*Job 1*.
Report each line of the listing that contains the string "solar", treating uppercase and lowercase letters as different.

Generate tail call opcode

c# recursion tail-recursion f# cil

Out of curiosity I was trying to generate a tail call opcode using C#. Fibinacci is an easy one, so my c# example looks like this:

    private static void Main(string[] args)
    {
        Console.WriteLine(Fib(int.MaxValue, 0));
    }

    public static int Fib(int i, int acc)
    {
        if (i == 0)
        {
            return acc;
        }

        return Fib(i - 1, acc + i);
    }

If I build it in release and run it without debugging I do not get a stack overflow. Debugging or running it without optimizations and I do get a stack overflow, implying that tail call is working when in release with optimizations on (which is what I expected).

The MSIL for this looks like this:

.method public hidebysig static int32 Fib(int32 i, int32 acc) cil managed
{
    // Method Start RVA 0x205e
    // Code Size 17 (0x11)
    .maxstack 8
    L_0000: ldarg.0 
    L_0001: brtrue.s L_0005
    L_0003: ldarg.1 
    L_0004: ret 
    L_0005: ldarg.0 
    L_0006: ldc.i4.1 
    L_0007: sub 
    L_0008: ldarg.1 
    L_0009: ldarg.0 
    L_000a: add 
    L_000b: call int32 [ConsoleApplication2]ConsoleApplication2.Program::Fib(int32,int32)
    L_0010: ret 
}

I would've expected to see a tail opcode, per the msdn, but it's not there. This got me wondering if the JIT compiler was responsible for putting it in there? I tried to ngen the assembly (using ngen install <exe>, navigating to the windows assemblies list to get it) and load it back up in ILSpy but it looks the same to me:

.method public hidebysig static int32 Fib(int32 i, int32 acc) cil managed
{
    // Method Start RVA 0x3bfe
    // Code Size 17 (0x11)
    .maxstack 8
    L_0000: ldarg.0 
    L_0001: brtrue.s L_0005
    L_0003: ldarg.1 
    L_0004: ret 
    L_0005: ldarg.0 
    L_0006: ldc.i4.1 
    L_0007: sub 
    L_0008: ldarg.1 
    L_0009: ldarg.0 
    L_000a: add 
    L_000b: call int32 [ConsoleApplication2]ConsoleApplication2.Program::Fib(int32,int32)
    L_0010: ret 
}

I still don't see it.

I know F# handles tail call well, so I wanted to compare what F# did with what C# did. My F# example looks like this:

let rec fibb i acc =  
    if i = 0 then
        acc
    else 
        fibb (i-1) (acc + i)


Console.WriteLine (fibb 3 0)

*Data extract*.

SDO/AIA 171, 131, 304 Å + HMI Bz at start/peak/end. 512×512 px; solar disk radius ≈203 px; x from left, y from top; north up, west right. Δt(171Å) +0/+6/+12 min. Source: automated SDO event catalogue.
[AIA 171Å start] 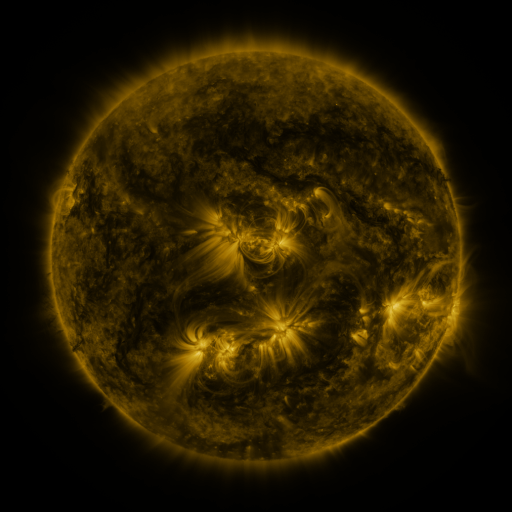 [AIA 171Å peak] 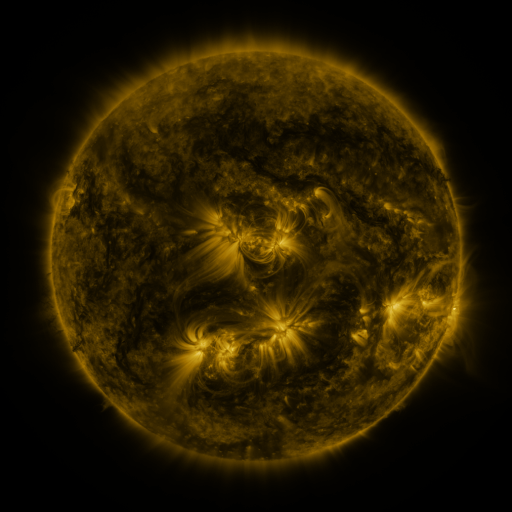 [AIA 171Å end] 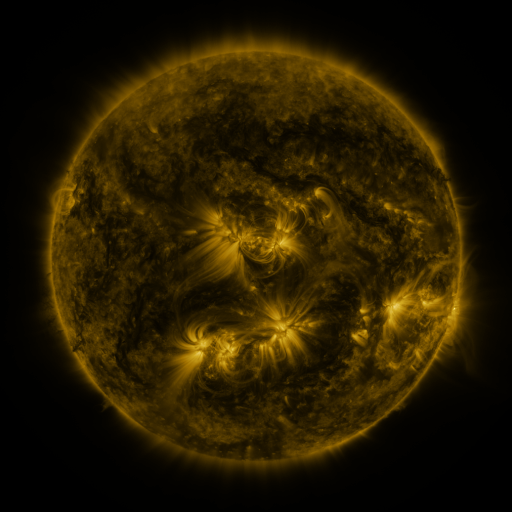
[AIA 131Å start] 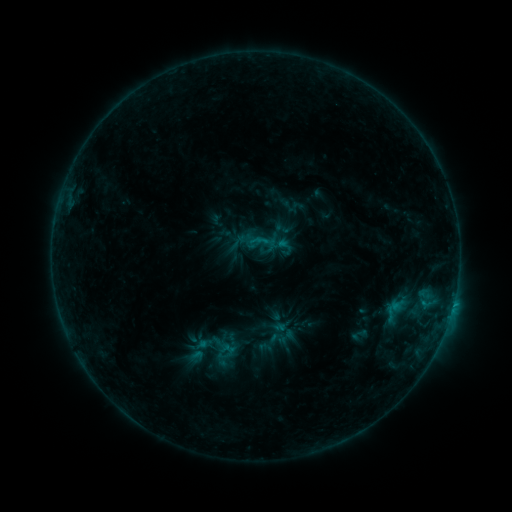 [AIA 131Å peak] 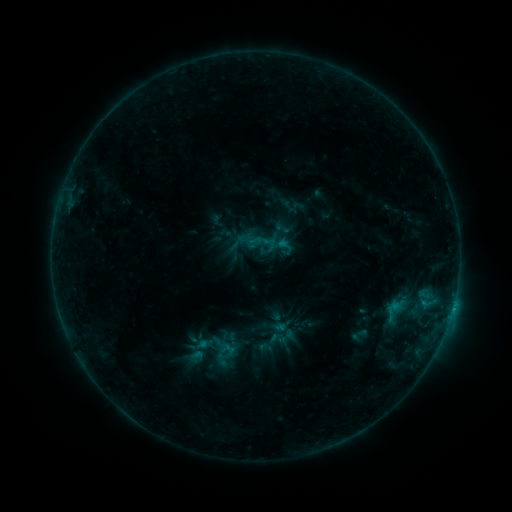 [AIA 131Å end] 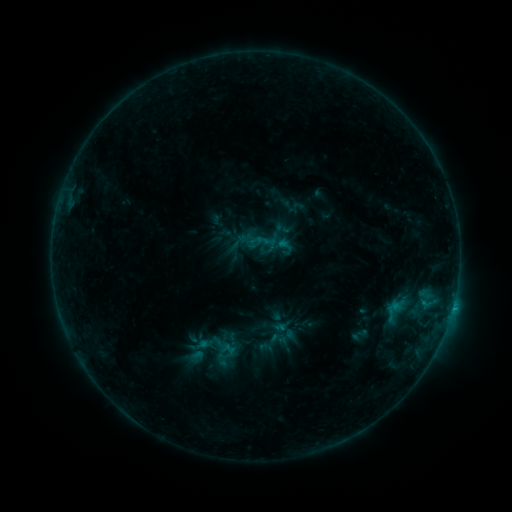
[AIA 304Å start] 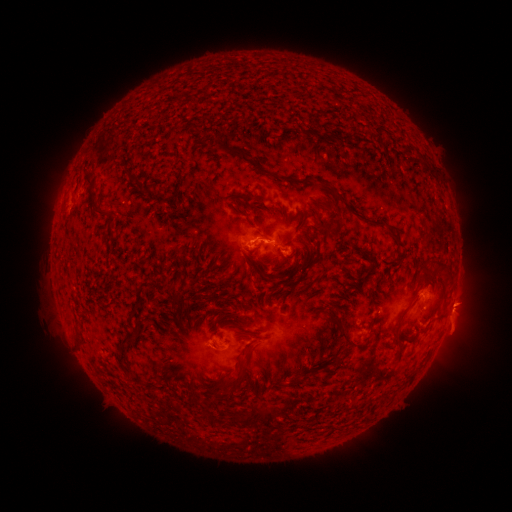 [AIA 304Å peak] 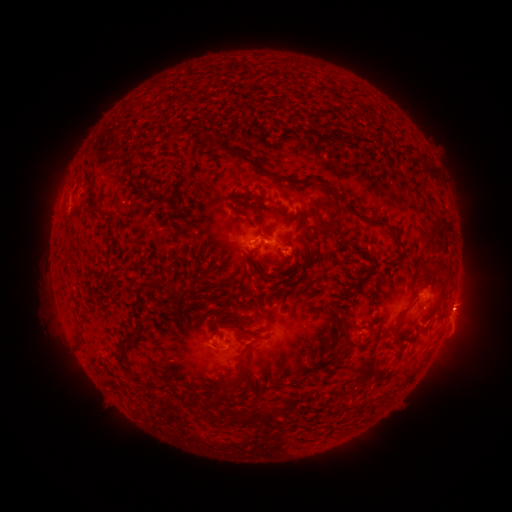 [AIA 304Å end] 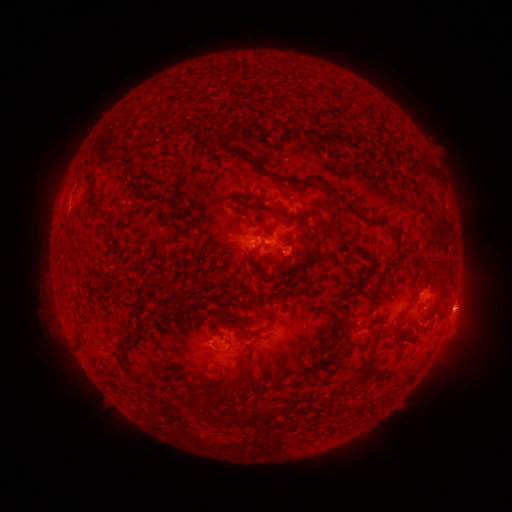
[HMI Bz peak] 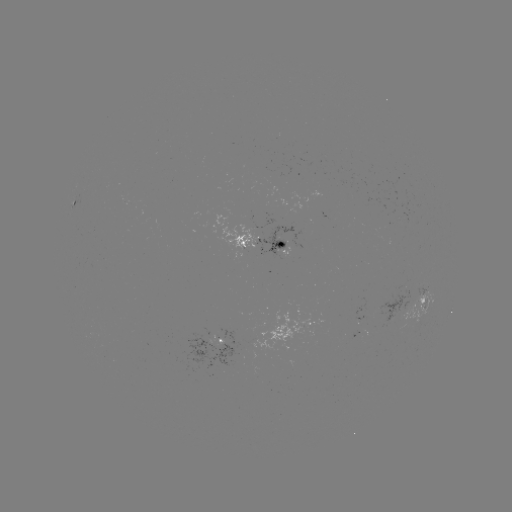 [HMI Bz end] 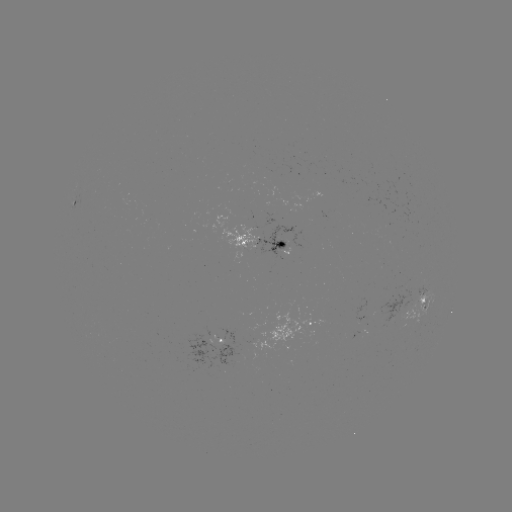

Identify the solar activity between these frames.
B7.1 flare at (206, 342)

*Job 2*.
Write the next part of the thread on generating a tail call opcode, picking up after its last line.

*Expected output 1*.
SDO/AIA 171, 131, 304 Å + HMI Bz at start/peak/end. 512×512 px; solar disk radius ≈203 px; x from left, y from top; north up, west right. Δt(171Å) +0/+6/+12 min. Source: automated SDO event catalogue.
Identify the solar activity between these frames.

*Expected output 2*.
And the generated IL for the fib method looks like this:

.method public static int32 fibb(int32 i, int32 acc) cil managed
{
    // Method Start RVA 0x2068
    // Code Size 18 (0x12)
    .custom instance void [FSharp.Core]Microsoft.FSharp.Core.CompilationArgumentCountsAttribute::.ctor(int32[]) = { int32[](Mono.Cecil.CustomAttributeArgument[]) }
    .maxstack 5
    L_0000: nop 
    L_0001: ldarg.0 
    L_0002: brtrue.s L_0006
    L_0004: ldarg.1 
    L_0005: ret 
    L_0006: ldarg.0 
    L_0007: ldc.i4.1 
    L_0008: sub 
    L_0009: ldarg.1 
    L_000a: ldarg.0 
    L_000b: add 
    L_000c: starg.s acc
    L_000e: starg.s i
    L_0010: br.s L_0000
}

Which, according to ILSpy, is equivalent to this:

[Microsoft.FSharp.Core.CompilationArgumentCounts(Mono.Cecil.CustomAttributeArgument[])]
public static int32 fibb(int32 i, int32 acc)
{
    label1:
    if !(((i != 0))) 
    {
        return acc;
    }
    (i - 1);
    i = acc = (acc + i);;
    goto label1;
}

So F# generated tail call using goto statements? This isn't what I was expecting.

I'm not trying to rely on tail call anywhere, but I am just curious where exactly does that opcode get set? How is C# doing this?

C# compiler does not give you any guarantees about tail-call optimizations because C# programs usually use loops and so they do not rely on the tail-call optimizations. So, in C#, this is simply a JIT optimization that may or may not happen (and you cannot rely on it).

F# compiler is designed to handle functional code that uses recursion and so it does give you certain guarantees about tail-calls. This is done in two ways:

if you write a recursive function that calls itself (like your fib) the compiler turns it into a function that uses loop in the body (this is a simple optimization and the produced code is faster than using a tail-call)
if you use a recursive call in a more complex position (when using continuation passing style where function is passed as an argument), then the compiler generates a tail-call instruction that tells the JIT that it must use a tail call.

As an example of the second case, compile the following simple F# function (F# does not do this in Debug mode to simplify debugging, so you may need Release mode or add --tailcalls+):

let foo a cont = cont (a + 1)

The function simply calls the function cont with the first argument incremented by one. In continuation passing style, you have a long sequence of such calls, so the optimization is crucial (you simply cannot use this style without some handling of tail calls). The generates IL code looks like this:

IL_0000: ldarg.1
IL_0001: ldarg.0
IL_0002: ldc.i4.1
IL_0003: add
IL_0004: tail.                          // Here is the 'tail' opcode!
IL_0006: callvirt instance !1 
  class [FSharp.Core] Microsoft.FSharp.Core.FSharpFunc`2<int32, !!a>::Invoke(!0)
IL_000b: ret

The situation with tail call optimization in .Net is quite complicated. As far as I know, it's like this:

The C# compiler will never emit the tail. opcode and it will also never do the tail call optimization by itself.
The F# compiler sometimes emits the tail. opcode and sometimes does the tail call optimization by itself by emitting IL that's not recursive.
The CLR will honor the tail. opcode if it's present and the 64-bit CLR will sometimes make the tail call optimization even when the opcode is not present.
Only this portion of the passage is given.